Neurodiversity is one of the many populations we can support as a CYCP. Another category is that of exceptionalities. This term can include neurodiversity, but also includes other types as well.

For more information and descriptions of these and other types of neurodivergent minds, visit Exceptional Individuals’ website: Exceptionalindividuals.com and Childmind.org


Exceptionalities

Intelligence

Intellectual disability (or intellectual developmental disorder) is assessed based on cognitive capacity (IQ) and adaptive functioning. The severity of the disability is based on adaptive functioning, or how well the person handles everyday life tasks. About 1% of the United States population, most of them males, fulfill the criteria for intellectual developmental disorder, but some children who are given this diagnosis lose the classification as they get older and better learn to function in society. A particular vulnerability of people with low IQ is that they may be taken advantage of by others, and this is an important aspect of the definition of intellectual developmental disorder (Greenspan, Loughlin, & Black, 2001, as cited in Lally & Valentine-French, 2019).

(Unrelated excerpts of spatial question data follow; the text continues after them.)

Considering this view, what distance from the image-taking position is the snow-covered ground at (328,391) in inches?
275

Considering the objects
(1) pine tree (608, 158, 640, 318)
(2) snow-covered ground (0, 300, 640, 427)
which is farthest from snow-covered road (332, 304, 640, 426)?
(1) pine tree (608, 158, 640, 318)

Giftedness refers to those who have an IQ of 130 or higher (Lally & Valentine-French, 2019). Having an extremely high IQ is clearly less of a problem than having an extremely low IQ, but there may also be challenges to being particularly smart. It is often assumed that schoolchildren who are labeled as “gifted” may have adjustment problems that make it more difficult for them to create social relationships. To study gifted children, Lewis Terman and his colleagues (Terman & Oden, 1959, as cited in Lally & Valentine-French, 2019) selected about 1,500 high school students who scored in the top 1% on the Stanford-Binet and similar IQ tests (i.e., who had IQs of about 135 or higher), and tracked them for more than seven decades (the children became known as the “termites” and are still being studied today). This study found that these students were not unhealthy or poorly adjusted, but rather were above average in physical health and were taller and heavier than individuals in the general population. The students also had above-average social relationships and were less likely to divorce than the average person (Seagoe, 1975, as cited in Lally & Valentine-French, 2019).

Kids who are gifted have higher scores on general intelligence, but there are also different types of giftedness. Some children are particularly good at math or science, some at automobile repair or carpentry, some at music or art, some at sports or leadership, and so on. There is a lively debate among scholars about whether it is appropriate or beneficial to label some children as “gifted and talented” in school and to provide them with accelerated special classes and other programs that are not available to everyone. Although doing so may help some kids (Colangelo & Assouline, 2009, as cited in Lally & Valentine-French, 2019), it also may isolate them from their peers and make such access to resources unavailable to those who are not classified as “gifted.”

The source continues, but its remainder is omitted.